=== Task directions ===
Output exactly the lines from the one holding "family: Cervidae" through the final line of the entries.

=== Data records ===
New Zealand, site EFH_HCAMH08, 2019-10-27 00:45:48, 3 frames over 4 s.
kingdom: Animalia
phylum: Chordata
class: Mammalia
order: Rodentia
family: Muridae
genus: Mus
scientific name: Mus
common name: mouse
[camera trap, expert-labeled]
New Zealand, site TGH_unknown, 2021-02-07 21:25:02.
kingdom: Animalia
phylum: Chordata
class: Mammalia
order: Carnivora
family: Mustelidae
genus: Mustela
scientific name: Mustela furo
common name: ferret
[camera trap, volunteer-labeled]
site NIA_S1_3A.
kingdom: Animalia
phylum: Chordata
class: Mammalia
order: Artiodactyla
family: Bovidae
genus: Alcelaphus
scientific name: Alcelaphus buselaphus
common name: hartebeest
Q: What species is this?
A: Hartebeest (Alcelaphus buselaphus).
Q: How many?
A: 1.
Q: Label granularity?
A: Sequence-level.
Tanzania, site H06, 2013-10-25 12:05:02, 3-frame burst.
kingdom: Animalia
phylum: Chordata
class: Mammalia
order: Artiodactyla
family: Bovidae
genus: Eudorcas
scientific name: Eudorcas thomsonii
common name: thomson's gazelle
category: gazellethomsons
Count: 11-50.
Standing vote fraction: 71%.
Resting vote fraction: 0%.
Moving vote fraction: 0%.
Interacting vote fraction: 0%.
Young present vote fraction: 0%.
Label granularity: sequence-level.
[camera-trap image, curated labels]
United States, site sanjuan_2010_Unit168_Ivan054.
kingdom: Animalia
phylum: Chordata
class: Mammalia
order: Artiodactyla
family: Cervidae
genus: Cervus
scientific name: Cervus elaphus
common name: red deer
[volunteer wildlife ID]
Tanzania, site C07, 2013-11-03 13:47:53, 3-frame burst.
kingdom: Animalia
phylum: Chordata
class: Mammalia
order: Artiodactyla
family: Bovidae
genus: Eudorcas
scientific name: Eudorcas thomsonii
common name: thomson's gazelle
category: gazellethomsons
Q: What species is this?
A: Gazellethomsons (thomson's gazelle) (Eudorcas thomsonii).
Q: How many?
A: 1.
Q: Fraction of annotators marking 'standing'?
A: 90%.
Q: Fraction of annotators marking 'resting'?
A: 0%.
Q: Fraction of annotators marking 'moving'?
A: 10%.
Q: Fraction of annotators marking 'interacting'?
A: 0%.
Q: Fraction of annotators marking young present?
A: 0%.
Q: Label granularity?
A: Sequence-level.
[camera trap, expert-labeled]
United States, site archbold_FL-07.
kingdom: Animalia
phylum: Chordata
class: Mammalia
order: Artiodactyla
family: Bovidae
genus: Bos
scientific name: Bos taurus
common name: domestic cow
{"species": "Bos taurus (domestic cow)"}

=== Result of this task ===
family: Cervidae
genus: Cervus
scientific name: Cervus elaphus
common name: red deer
[volunteer wildlife ID]
Tanzania, site C07, 2013-11-03 13:47:53, 3-frame burst.
kingdom: Animalia
phylum: Chordata
class: Mammalia
order: Artiodactyla
family: Bovidae
genus: Eudorcas
scientific name: Eudorcas thomsonii
common name: thomson's gazelle
category: gazellethomsons
Q: What species is this?
A: Gazellethomsons (thomson's gazelle) (Eudorcas thomsonii).
Q: How many?
A: 1.
Q: Fraction of annotators marking 'standing'?
A: 90%.
Q: Fraction of annotators marking 'resting'?
A: 0%.
Q: Fraction of annotators marking 'moving'?
A: 10%.
Q: Fraction of annotators marking 'interacting'?
A: 0%.
Q: Fraction of annotators marking young present?
A: 0%.
Q: Label granularity?
A: Sequence-level.
[camera trap, expert-labeled]
United States, site archbold_FL-07.
kingdom: Animalia
phylum: Chordata
class: Mammalia
order: Artiodactyla
family: Bovidae
genus: Bos
scientific name: Bos taurus
common name: domestic cow
{"species": "Bos taurus (domestic cow)"}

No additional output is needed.